Reagan beat incumbent President Jimmy Carter by 10 percent of the popular vote and won reelection by 18 percent of the popular vote. He was steady, determined, and he smiled even when he disagreed with someone, holding firm to his principles. He believed in the resilience of the people of our country. He did not disparage his opponents but differentiated between good motives and bad outcomes. “Regardless of their sincerity, of their humanitarian motives, those who would trade our freedom for security have embarked on this downward course,” he said.
We often protest too soon and too often rather than simply getting to work. We too often let anger control our actions.
While former President Donald Trump blames his loss on a rigged election, he might have won had he followed Reagan’s model: optimism, discipline, and reaching out to all Americans to vote for him because he believed in them. He focused on getting votes, not venting his anger. It would not have taken many more votes for Trump to win. As James Pinkerton wrote this week in an opinion piece for the Daily Caller titled “Not an Angry Opposition, an Effective Opposition,” the margin that would have led to a Trump victory was “just 44,000 more votes, distributed across three states and a single congressional district.”

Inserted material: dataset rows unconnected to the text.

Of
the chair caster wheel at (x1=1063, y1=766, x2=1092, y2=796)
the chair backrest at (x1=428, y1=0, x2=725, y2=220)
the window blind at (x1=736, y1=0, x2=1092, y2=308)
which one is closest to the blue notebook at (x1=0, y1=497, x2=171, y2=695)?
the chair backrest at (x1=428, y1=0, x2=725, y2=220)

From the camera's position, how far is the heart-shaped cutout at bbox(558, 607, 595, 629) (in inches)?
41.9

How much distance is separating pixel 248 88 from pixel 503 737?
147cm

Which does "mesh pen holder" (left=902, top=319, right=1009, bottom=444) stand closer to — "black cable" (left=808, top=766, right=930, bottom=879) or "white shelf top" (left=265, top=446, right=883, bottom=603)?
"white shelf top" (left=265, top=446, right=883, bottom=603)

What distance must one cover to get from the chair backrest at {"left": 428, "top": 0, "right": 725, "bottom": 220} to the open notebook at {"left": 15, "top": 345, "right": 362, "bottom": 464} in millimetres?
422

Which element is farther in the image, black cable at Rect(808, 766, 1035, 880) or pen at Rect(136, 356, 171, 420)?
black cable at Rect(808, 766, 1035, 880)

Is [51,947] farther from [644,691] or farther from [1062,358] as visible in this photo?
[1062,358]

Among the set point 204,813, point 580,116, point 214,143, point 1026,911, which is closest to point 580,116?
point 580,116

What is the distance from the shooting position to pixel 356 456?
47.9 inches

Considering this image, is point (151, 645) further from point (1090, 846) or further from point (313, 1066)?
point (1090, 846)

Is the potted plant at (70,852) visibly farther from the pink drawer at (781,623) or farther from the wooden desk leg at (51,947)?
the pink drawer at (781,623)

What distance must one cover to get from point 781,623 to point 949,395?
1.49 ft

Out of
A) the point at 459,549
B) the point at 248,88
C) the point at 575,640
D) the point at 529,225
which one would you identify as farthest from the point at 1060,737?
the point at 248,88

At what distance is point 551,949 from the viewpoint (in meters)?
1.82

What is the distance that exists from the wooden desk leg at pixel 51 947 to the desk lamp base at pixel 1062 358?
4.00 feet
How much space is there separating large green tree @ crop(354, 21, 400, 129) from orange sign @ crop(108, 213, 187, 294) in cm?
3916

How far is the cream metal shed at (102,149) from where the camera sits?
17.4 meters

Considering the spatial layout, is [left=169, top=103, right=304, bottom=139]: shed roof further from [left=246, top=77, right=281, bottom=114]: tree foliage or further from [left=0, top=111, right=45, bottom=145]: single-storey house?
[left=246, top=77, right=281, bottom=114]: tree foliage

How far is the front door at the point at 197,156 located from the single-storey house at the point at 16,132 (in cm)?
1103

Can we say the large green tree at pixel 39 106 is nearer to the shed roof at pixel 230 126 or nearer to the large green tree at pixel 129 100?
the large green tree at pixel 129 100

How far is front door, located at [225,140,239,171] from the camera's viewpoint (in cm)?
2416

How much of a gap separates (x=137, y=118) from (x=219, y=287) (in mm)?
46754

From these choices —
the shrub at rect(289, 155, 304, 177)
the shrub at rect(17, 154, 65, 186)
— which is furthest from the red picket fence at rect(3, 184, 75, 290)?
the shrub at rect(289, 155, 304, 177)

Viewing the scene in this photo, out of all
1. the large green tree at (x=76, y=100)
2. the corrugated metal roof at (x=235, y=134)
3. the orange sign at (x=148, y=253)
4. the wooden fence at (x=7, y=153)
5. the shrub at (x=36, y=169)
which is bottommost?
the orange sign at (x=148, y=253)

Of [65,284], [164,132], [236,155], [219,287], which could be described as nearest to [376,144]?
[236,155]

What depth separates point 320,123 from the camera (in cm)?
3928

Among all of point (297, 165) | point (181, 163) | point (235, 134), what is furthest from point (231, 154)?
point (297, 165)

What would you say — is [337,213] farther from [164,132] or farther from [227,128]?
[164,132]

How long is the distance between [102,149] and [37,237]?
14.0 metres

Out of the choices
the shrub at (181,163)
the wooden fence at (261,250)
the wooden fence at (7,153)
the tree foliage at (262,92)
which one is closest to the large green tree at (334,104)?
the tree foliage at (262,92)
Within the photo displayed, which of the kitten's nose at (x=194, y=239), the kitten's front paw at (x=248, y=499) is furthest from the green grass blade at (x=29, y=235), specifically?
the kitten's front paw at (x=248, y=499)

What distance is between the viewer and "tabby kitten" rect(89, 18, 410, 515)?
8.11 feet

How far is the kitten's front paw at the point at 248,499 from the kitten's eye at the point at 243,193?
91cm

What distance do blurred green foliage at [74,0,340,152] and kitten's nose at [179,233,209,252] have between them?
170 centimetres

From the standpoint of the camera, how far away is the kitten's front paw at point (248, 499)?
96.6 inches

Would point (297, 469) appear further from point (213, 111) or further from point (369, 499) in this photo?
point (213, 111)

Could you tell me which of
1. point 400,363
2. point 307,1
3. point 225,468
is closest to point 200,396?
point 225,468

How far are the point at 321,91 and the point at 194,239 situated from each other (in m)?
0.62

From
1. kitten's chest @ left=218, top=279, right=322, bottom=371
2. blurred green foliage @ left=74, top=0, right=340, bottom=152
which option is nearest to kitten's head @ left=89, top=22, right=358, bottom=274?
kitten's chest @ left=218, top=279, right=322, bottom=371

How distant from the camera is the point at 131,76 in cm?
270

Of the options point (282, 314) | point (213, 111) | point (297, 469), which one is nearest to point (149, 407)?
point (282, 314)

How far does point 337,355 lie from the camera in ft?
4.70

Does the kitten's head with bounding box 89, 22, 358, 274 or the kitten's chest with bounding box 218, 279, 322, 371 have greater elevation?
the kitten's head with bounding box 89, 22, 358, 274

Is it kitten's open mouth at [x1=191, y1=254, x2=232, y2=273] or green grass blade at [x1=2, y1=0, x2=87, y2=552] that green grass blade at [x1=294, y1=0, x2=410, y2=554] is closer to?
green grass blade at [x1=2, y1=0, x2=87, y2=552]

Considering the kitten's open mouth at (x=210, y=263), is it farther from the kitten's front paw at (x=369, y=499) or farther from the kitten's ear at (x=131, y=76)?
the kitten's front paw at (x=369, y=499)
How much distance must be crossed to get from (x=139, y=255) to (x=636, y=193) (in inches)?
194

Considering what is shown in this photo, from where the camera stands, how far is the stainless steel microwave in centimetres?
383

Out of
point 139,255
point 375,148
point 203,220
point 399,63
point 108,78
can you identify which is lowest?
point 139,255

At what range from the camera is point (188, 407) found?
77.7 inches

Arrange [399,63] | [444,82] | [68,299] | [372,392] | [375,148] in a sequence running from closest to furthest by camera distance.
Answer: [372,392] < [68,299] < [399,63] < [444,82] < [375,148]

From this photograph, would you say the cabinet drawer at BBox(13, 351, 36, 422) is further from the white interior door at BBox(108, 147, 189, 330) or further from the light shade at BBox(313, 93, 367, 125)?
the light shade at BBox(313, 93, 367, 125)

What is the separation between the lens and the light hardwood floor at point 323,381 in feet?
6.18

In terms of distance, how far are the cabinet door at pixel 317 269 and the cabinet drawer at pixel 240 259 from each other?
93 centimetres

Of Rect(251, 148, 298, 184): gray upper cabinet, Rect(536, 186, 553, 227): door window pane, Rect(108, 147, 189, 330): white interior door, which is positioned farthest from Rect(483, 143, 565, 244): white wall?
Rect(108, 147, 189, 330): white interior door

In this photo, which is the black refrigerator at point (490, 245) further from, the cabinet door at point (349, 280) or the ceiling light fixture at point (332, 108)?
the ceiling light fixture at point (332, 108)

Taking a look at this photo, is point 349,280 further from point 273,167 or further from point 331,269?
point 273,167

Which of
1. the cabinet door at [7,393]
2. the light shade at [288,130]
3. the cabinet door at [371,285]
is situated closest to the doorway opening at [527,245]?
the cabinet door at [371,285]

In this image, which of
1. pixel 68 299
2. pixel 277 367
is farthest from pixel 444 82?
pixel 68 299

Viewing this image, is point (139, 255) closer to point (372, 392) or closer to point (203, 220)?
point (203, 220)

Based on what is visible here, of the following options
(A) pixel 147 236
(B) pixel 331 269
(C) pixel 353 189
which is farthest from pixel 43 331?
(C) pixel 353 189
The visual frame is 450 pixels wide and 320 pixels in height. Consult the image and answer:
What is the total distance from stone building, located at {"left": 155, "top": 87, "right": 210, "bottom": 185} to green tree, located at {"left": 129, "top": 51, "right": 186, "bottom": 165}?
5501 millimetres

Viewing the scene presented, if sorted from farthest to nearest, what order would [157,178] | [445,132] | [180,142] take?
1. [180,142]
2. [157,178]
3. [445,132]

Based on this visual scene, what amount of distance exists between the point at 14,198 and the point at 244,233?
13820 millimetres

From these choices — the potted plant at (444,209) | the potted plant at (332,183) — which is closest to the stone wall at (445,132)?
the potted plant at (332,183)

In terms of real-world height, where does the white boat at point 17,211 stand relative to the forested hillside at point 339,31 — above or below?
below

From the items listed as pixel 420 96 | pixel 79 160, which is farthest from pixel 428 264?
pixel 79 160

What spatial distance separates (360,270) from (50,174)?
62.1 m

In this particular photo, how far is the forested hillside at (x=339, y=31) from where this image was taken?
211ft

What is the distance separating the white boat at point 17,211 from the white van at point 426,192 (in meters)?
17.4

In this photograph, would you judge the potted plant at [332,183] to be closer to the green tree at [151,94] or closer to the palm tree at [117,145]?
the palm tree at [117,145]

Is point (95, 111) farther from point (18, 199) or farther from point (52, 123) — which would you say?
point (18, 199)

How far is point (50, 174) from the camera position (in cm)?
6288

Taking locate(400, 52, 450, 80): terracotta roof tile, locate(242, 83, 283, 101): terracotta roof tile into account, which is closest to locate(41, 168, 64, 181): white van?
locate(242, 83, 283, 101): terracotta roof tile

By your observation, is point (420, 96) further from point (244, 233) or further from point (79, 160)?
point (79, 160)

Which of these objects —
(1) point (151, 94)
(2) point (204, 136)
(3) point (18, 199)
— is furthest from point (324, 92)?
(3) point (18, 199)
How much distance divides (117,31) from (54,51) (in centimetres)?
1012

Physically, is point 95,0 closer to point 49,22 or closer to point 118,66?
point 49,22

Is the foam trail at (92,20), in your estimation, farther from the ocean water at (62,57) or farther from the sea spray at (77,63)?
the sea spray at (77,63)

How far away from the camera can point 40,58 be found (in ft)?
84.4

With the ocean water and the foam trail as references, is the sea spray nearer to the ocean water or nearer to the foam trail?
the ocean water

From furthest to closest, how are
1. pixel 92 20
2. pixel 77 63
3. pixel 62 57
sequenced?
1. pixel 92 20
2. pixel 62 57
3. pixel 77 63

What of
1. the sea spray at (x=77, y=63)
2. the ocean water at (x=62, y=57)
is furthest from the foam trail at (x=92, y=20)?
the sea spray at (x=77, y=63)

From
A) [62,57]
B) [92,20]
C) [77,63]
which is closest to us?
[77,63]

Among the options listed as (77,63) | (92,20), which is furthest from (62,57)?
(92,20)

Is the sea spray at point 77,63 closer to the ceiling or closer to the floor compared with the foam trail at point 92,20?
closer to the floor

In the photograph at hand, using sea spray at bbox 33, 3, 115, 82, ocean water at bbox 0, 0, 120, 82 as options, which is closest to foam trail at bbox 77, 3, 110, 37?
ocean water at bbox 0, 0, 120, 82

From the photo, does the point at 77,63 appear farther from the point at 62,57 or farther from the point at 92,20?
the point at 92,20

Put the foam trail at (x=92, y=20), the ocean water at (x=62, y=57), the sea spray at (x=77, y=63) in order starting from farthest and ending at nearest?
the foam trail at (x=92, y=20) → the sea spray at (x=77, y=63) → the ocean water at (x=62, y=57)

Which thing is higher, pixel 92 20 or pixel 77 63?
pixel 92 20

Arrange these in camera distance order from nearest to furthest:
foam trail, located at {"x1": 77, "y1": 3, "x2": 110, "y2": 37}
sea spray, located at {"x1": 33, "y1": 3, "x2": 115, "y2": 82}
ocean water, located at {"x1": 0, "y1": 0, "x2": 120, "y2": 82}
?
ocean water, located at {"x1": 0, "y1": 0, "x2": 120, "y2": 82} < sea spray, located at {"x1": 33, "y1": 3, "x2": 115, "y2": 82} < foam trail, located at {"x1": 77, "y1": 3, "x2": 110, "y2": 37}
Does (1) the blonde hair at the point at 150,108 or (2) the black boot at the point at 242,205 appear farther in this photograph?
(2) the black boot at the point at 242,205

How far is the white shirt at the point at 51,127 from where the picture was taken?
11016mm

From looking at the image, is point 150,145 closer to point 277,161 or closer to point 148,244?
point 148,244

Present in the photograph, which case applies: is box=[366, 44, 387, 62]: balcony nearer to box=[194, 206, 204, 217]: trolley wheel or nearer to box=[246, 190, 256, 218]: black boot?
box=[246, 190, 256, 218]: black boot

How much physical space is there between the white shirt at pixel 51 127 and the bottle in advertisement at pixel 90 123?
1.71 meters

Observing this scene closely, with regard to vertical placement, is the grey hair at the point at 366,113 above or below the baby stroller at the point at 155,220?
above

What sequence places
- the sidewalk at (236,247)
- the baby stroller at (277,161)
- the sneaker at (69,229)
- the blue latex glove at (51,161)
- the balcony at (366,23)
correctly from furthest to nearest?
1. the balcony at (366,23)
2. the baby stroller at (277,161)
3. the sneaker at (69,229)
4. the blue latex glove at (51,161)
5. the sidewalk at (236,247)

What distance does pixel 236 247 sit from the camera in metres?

The reason the Republicans fell short, according to Pinkerton, is that “too much of the Republican Party has replaced voting with venting. Anger can be a motivator, but such motivation is useful only if it is harnessed to an effective mechanism, such as an election. Otherwise, such passion is just wasted energy — and often, in fact, it’s counterproductive.”
So counterproductive that not all of the people who stormed the Capitol in protest on Jan. 6 had voted in the presidential election. It would make sense that voting should be done before protesting. Unfortunately, in a world driven by short news cycles, conflict-driven mainstream media, and social media, we often protest too soon and too often rather than simply getting to work. We too often let anger control our actions.
In my home state of Georgia, which Trump narrowly lost, the two Senate seats went to the Democratic candidates in the Jan. 5 runoff. The Democratic candidates, Jon Ossoff and Raphael Warnock (now both U.S. senators), each trailed by more than 47,000 votes in the general election in November but won by over 54,000 votes in January.
The Democrats focused on getting out the votes, while the Republicans vented their anger and ran against the Democratic candidates rather than for something positive. This left many Republican voters exhausted and disengaged. According to an analysis by the Atlanta Journal-Constitution, “over 752,000 Georgia voters who cast ballots in the presidential election didn’t show up again for the runoffs just two months later.” This occurred mostly in Republican-leaning areas.
While many have blamed Trump for the Senate losses, the problem runs much deeper. Republicans have bought into the partisan politics, negative campaigning, and fear-mongering. Maybe my remembrance of Reagan is nostalgic, but wouldn’t it be nice to have a leader who seeks to unite Americans rather than denigrate the other side?
While some might believe politics is the core of our country, I know it’s only given so much bandwidth because conflict drives news ratings and higher ratings lead to more money for the people who own the news media. The real foundation that holds us together is the mutual causes we believe in and the individuals working together to make progress happen.
While I am a Republican, I believe that our problems can’t be solved by Republicans alone but must be conquered in a bipartisan way. Our system of government is the best in the world, and while we are not a perfect country, we are working toward a more perfect union of these United States. America is great because the American people work hard and focus on what can be in the future rather than what was in the past. Those who have a different view than I have are not my enemies but my helpers, as they allow me to hone and sharpen my arguments.